Metaverse Diramal Dongkrak Pendanaan Startup Kripto dan Gim
Metaverse mulai menjadi tren, termasuk di Indonesia. Investor dari kalangan modal ventura memperkirakan, masifnya adopsi teknologi ini mendongkrak pendanaan ke startup di sejumlah sektor, seperti kripto (cryptocurrency) hingga gim.
Beberapa ahli mengatakan, metaverse merupakan versi teranyar dari virtual reality (VR) tanpa komputer. Pengguna teknologi dapat memasuki dunia virtual menggunakan perangkat berupa headset atau kacamata berbasis augmented reality (AR) maupun VR.
Partner SOSV & Managing Director Chinaccelerator Oscar Ramos mengatakan, metaverse akan diadopsi oleh sejumlah perusahaan, termasuk startup. "Ini akan memengaruhi cara perusahaan berinteraksi dengan konsumen. Saya juga melihat akan banyak aplikasi yang terintegrasi dengan metaverse," katanya dalam acara Wild Digital, Rabu (13/4).
Sedangkan Managing Partner 500 Global Khailee Ng memperkirakan, masifnya adopsi teknologi metaverse akan berpengaruh pada pendanaan startup. Investor akan banyak tertarik untuk berinvestasi di perusahaan rintisan terkait dengan teknologi dunia virtual itu.
Salah satu startup yang menjadi daya tarik investor adalah yang memfasilitasi perdagangan kripto. Sebab, transaksi di dunia virtual menggunakan cryptocurrency seperti ethereum.
"Saya juga melihat bahwa industri gim masif masuk ke ekosistem web3. Selain itu, ada sektor hiburan dan streaming yang bakal banyak terlibat dalam pendanaan," kata Khailee.
Founding CEO BRI Ventures Nicko Widjaja mengatakan, perusahaan turut menyasar startup kripto.
BRI Ventures dan Tokocrypto membuat program blockchain accelerator bernama Tokocrypto Sembrani Blockchain Accelerator pada Januari. Tujuannya, memberdayakan startup dengan teknologi blockchain.
Anak usaha BRI itu juga terlibat dalam pendanaan terhadap startup game dunia virtual, Yield Guild Games Southeast Asia (YGG SEA) yang berbasis di Filipina pada akhir tahun lalu.

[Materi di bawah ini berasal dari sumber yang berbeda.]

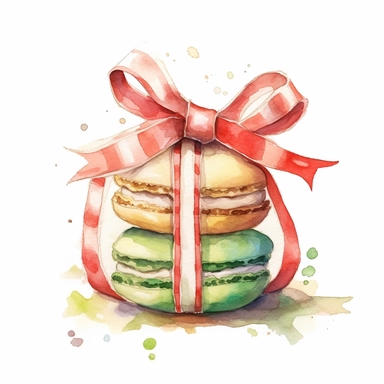 christmas macaron cookie wrapped in ribbon watercolor clipart attention to detail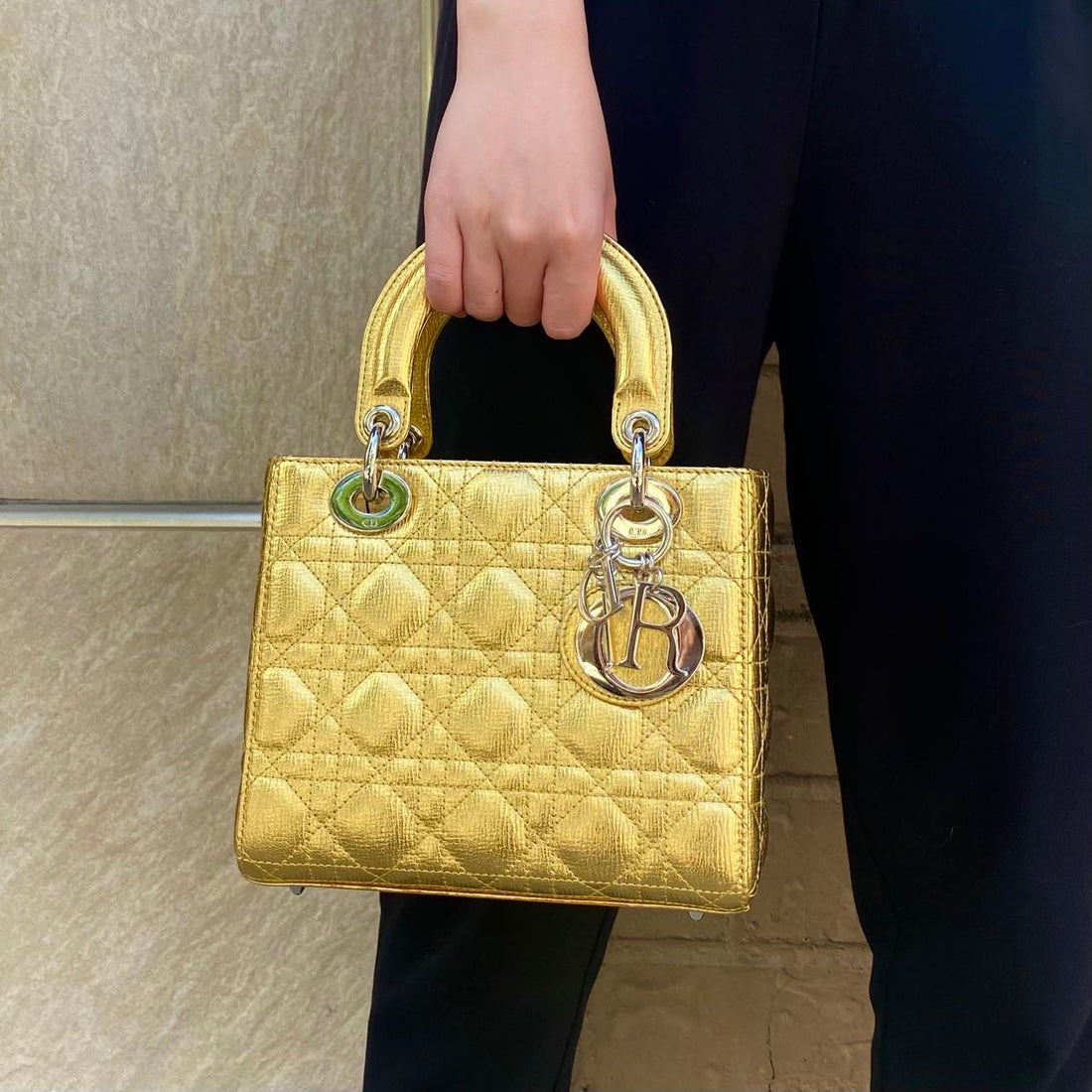 Dior Metallic Grained Calfskin Cannage Small Lucky Badges My Lady Dior Gold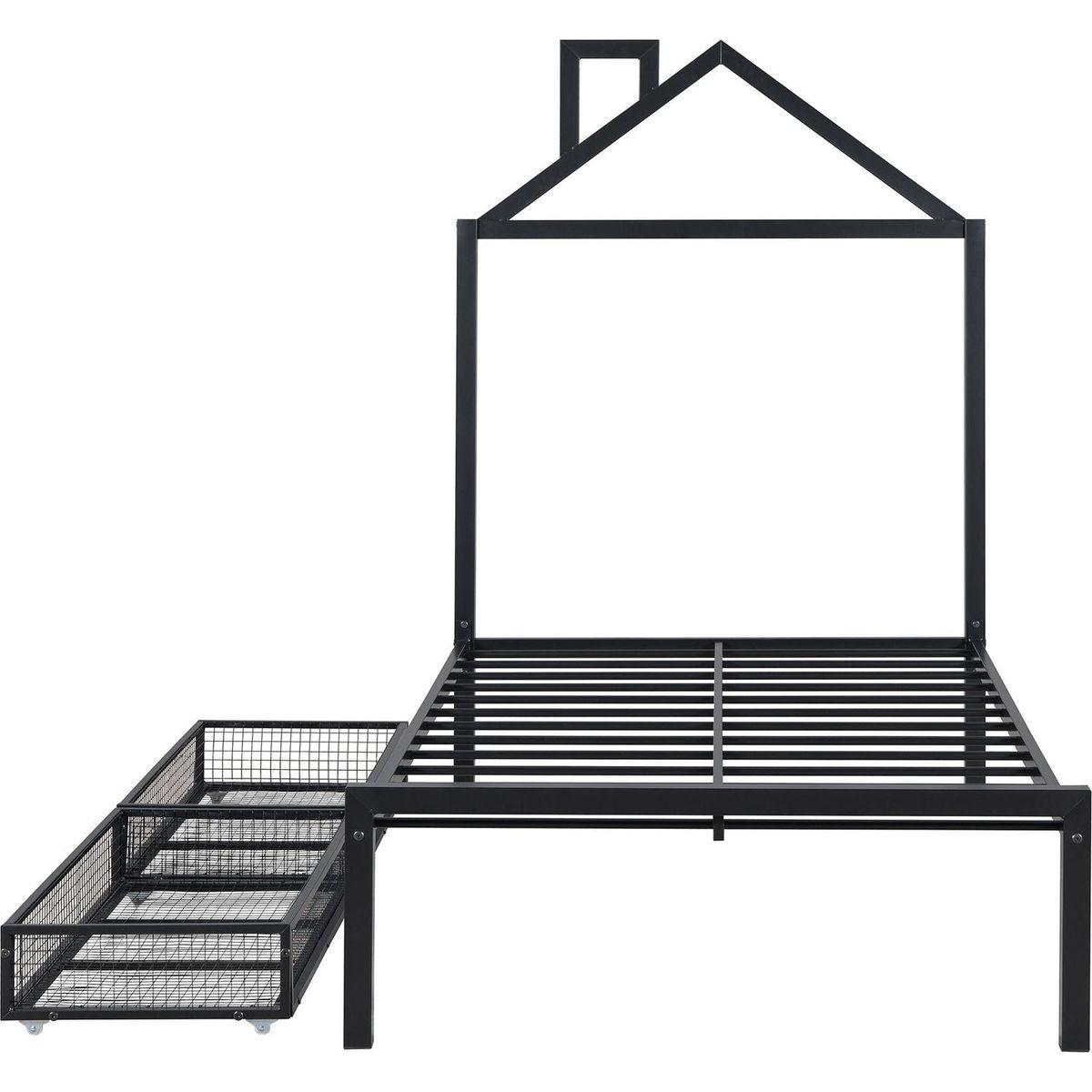 Twin Size Metal Platform Bed with two drawers,House-Shaped Headboard Design, Black
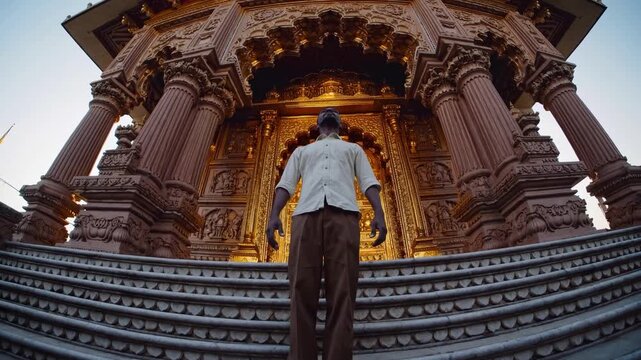 Man standing at the stairs of a Buddhist temple, while on an adventure trip. Travel video.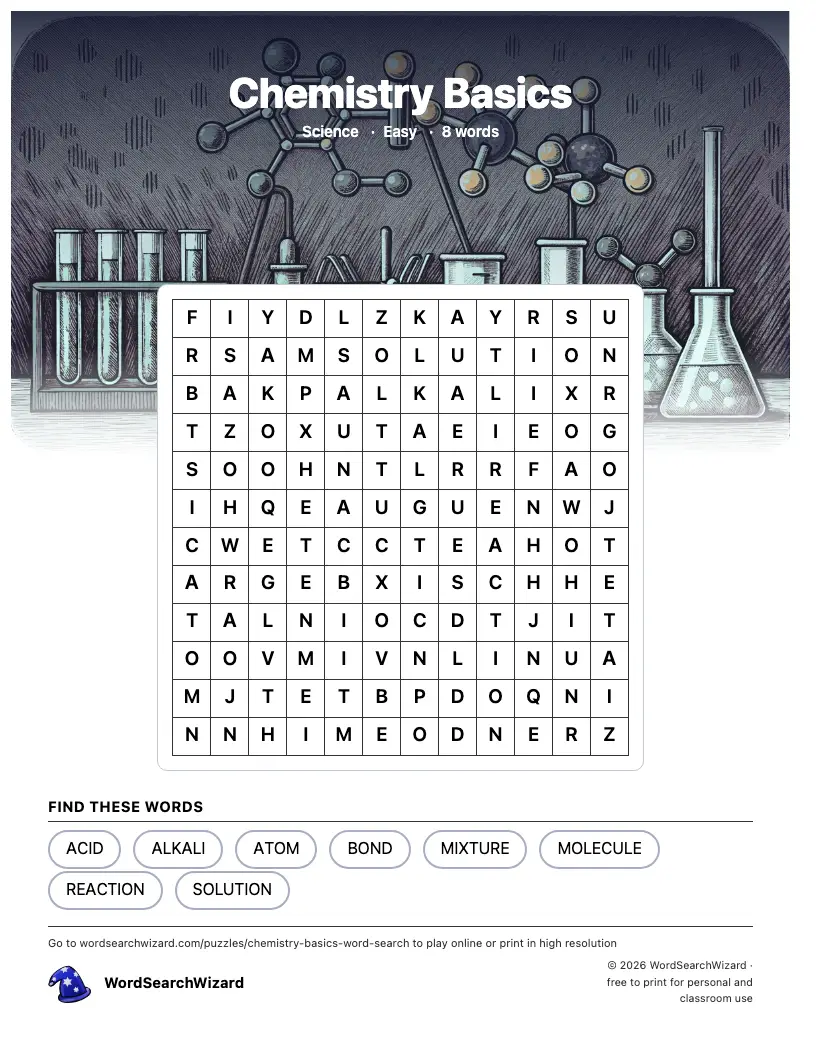 Chemistry Basics word search printable sheet, 8 words to find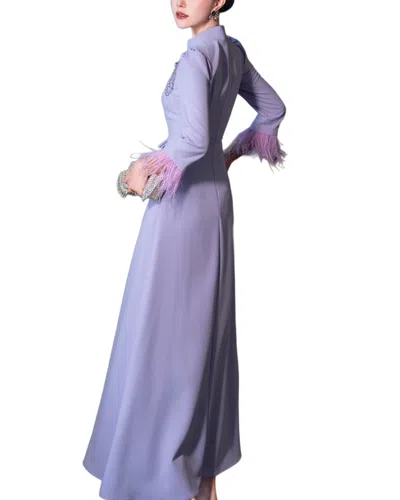 Burryco Purple Solid Maxi Dress In Multi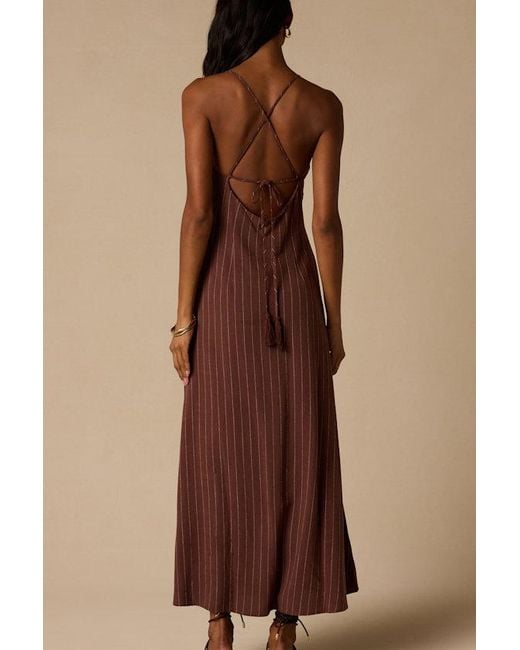 Lulus Brown Lilly Pinstriped Tie-Back Midi Dress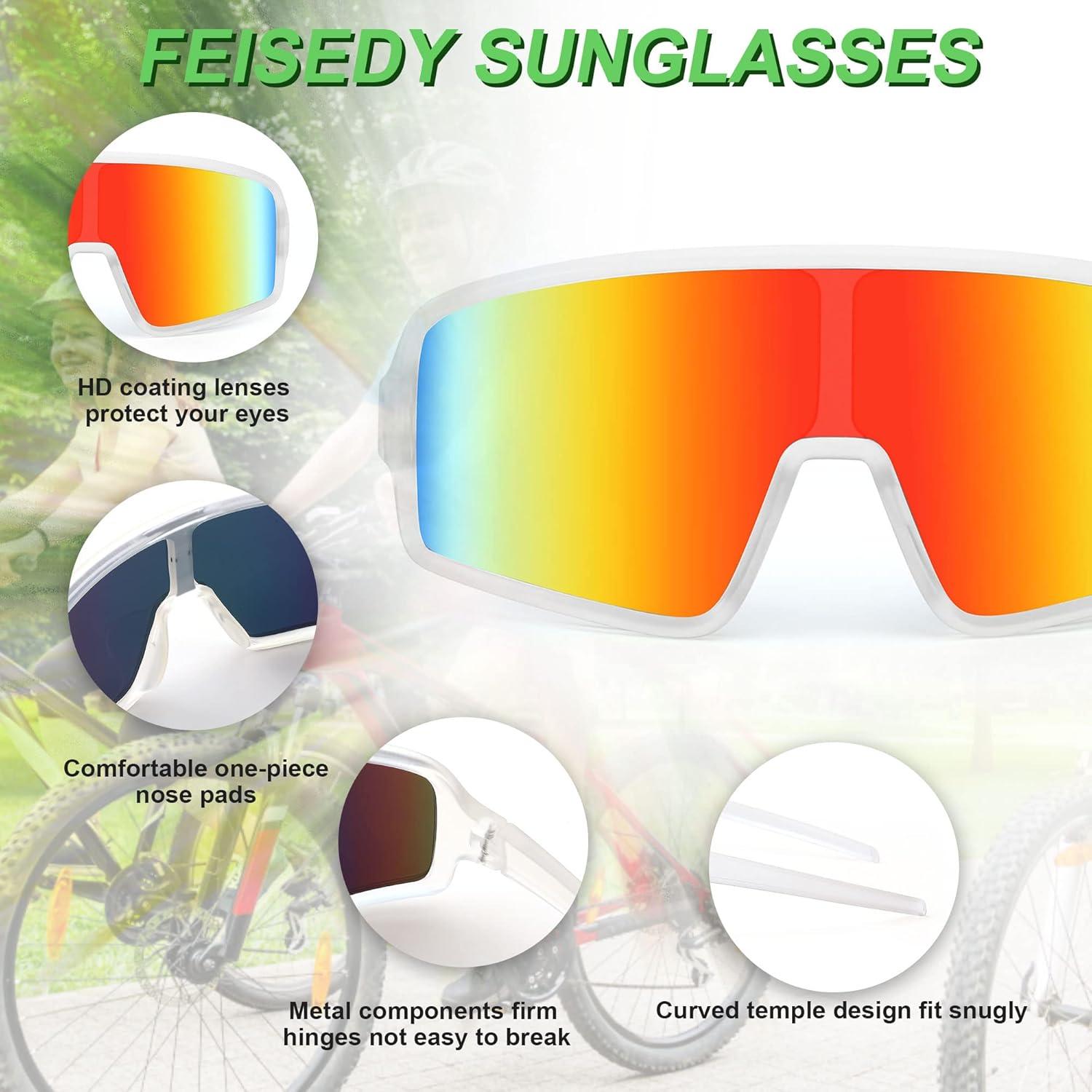 Gafas de Sol Deportivas FEISEDY UV400 4 Lentes Intercambiables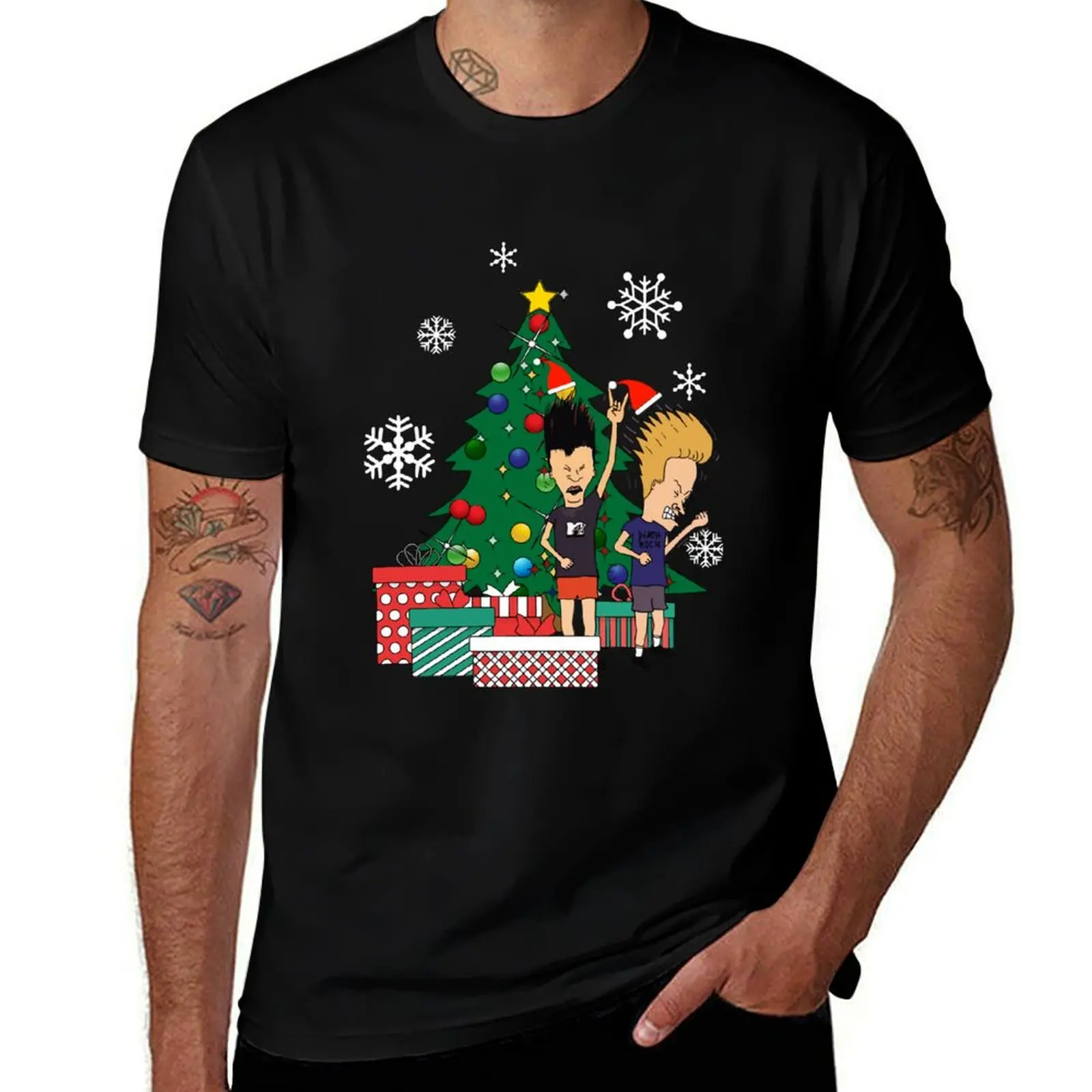 

beavis butthead next to christmas tree T-Shirt graphic t shirts graphic shirts vintage graphic tee tee shirts for men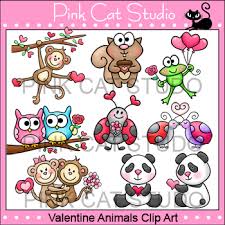 Pink cat studio digi release and ipu card and box , envelope purse, and flower card templates. Valentine S Day Clip Art Animals Value Pack By Pink Cat Studio Tpt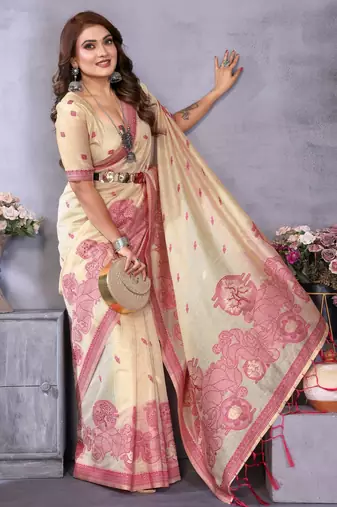 beige jacquard cotton blend saree with blouse 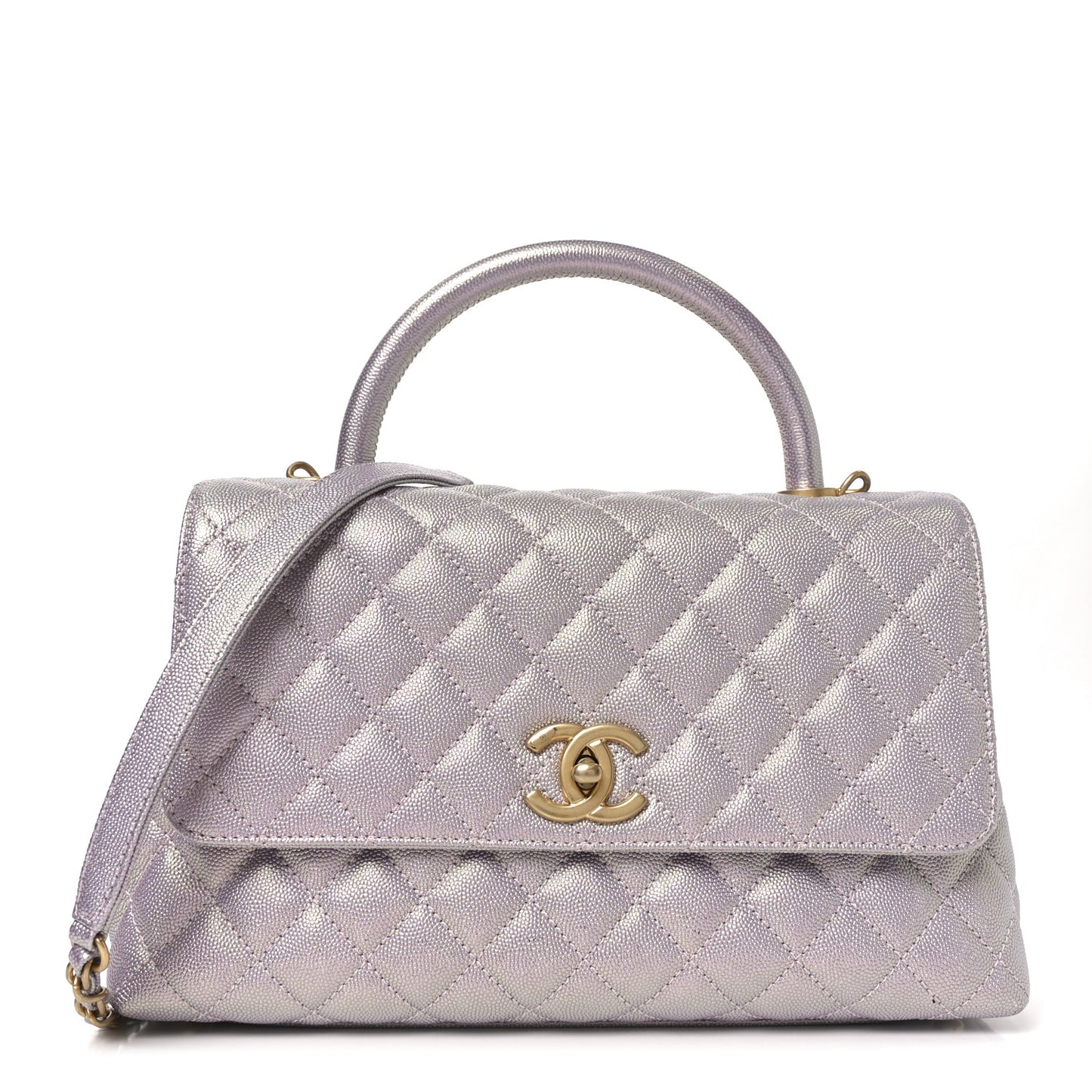 Metallic Caviar Quilted Small Coco Handle Flap Light Pink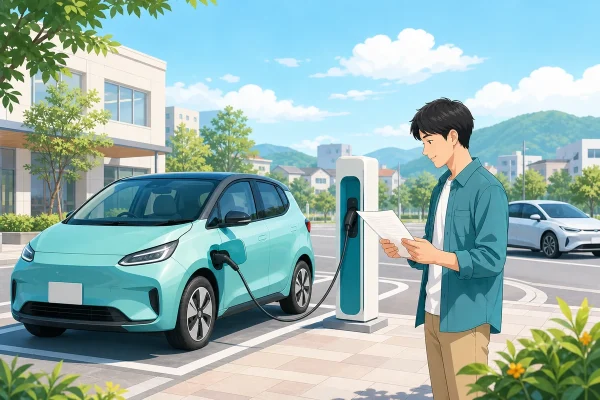 行橋市の次世代自動車補助を確認しながら電気自動車を充電する人のイラスト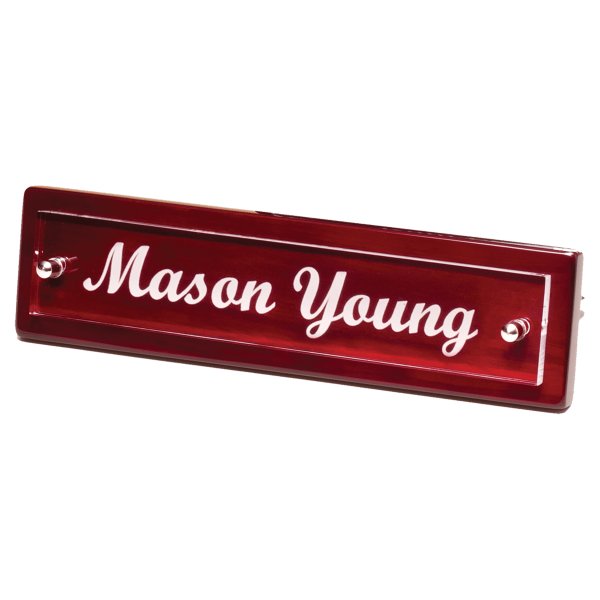 9 1/4" x 2 1/8" Rosewood Piano Finish Nameplate with Acrylic Engraving Plate, Two Silver Posts - Rosewood/Silver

Nicko mengatakan, BRI Ventures mempunyai sejumlah penilaian dalam memilih startup incaran. "Kami melihat fundalmental perusahaan, produk, performa, potensi pasar, dan perspektif lainnya," katanya.
Pendanaan ke startup fintech ASEAN menyentuh rekor US$ 3,5 miliar atau sekitar Rp 49,7 triliun selama Januari – September 2021. “Ini tahun yang luar biasa untuk pendanaan fintech di ASEAN. Pulih dibandingkan tahun lalu yang menurun,” demikian isi laporan FinTech in ASEAN 2021 oleh UOB, PwC Singapore dan Singapore FinTech Association (SFA), akhir tahun lalu (16/11/2021).
Nilai pendanaan ke fintech ASEAN tersebut meningkat lebih dari tiga kali lipat dibandingkan tahun lalu. Ada 13 mega-round atau kesepakatan di atas US$ 100 juta, salah satunya Xendit di Indonesia.
"Peluang untuk menjalin kemitraan win-win-win yang kuat antara bank , perusahaan fintech dan pemain di ekosistem di seluruh kawasan ini akan tetap berperan dalam mendorong pertumbuhan berkelanjutan dari perusahaan fintech ASEAN," kata Head of Group Channels and Digitalisation UOB Janet Young.
Kategori fintech yang paling banyak diburu oleh investor yakni pembayaran, seperti GrabPay, GoPay, OVO, dan DANA. Di ASEAN, kategori pembayaran menerima pendanaan tertinggi yakni US$ 1,9 miliar.
Disusul oleh teknologi investasi US$ 457 juta dan kripto US$ 356 juta. Investasi di kedua sub-sektor fintech ini masing-masing meningkat enam kali lipat dan lima kali lipat dibandingkan tahun lalu.